Cruiserweight: Mairis Briedis won the second World Boxing Super Series at 200 lbs. and laid his claim to history’s throne with a masterful performance against the dangerous Yuniel Dorticos. While only one sanctioning body belt was on the line, the consensus was these were the top two in class since former king Oleksandr Usyk moved on to heavyweight. Briedis must now decide if there is better business for him higher on the scale.
Light Heavyweight: The interim claim to the WBA belt changed hands when Robin Krasniqi blitzed Dominic Boesel. Krasniqi would have to defeat Dmitry Bivol to stake a more serious claim to the WBA strap.

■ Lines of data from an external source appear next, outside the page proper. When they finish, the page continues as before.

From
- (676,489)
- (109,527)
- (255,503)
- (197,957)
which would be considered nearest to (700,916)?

Super Middleweight: David Benevidez is good at winning the WBC belt at 168 lbs. He’s also good at losing it outside the ring. Failure to make weight cost Benevidez in August but he stayed undefeated. David Morrell picked up an interim WBA belt in August as well.
Jr. Middleweight: While it wasn’t quite a consensus 1-2 fight going in, Jermell Charlo-Jeison Rosario represented the culmination of an unofficial process of elimination. With respect to WBO titlist Patrick Texieria, he still doesn’t have the sort of wins against the best in class Charlo or Rosario did going into their clash. Charlo’s memorable, nuclear body shot gave him three alphabet straps and the right to call himself history’s champion. A new lineage starts with him.

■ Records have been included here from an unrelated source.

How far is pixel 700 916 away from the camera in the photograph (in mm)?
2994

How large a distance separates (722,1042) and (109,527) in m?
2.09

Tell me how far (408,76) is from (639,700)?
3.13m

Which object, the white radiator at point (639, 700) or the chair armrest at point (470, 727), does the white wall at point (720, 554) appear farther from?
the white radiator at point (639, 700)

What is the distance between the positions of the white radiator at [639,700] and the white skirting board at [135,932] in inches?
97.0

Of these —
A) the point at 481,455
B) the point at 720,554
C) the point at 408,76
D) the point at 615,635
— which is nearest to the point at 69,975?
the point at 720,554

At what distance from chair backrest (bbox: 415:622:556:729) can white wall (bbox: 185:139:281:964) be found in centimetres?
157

Welterweight: The big guns are still in the holster for a few more weeks but Yordenis Ugas picked up the primary WBA sub-title in September and Jamal James won the interim strap in August. It was a good string for WBA fees collection.
Lightweight: We have a new lightweight king. Dominating the first half with better speed, activity, a long jab, and some hammering body shots, Teofimo Lopez set the table for a career making win over Vasyl Lomachenko. The WBC’s silly ‘franchise’ tag is the same thing as the WBA ‘super’ label, then the franchise champ is their real champ and Lopez has all the hardware that matters. When one goes to the WBC website, the champion at the top of the page is Devin Haney. If belts matter, there is a way to work that out. Lopez is the champ that counts at 135 regardless.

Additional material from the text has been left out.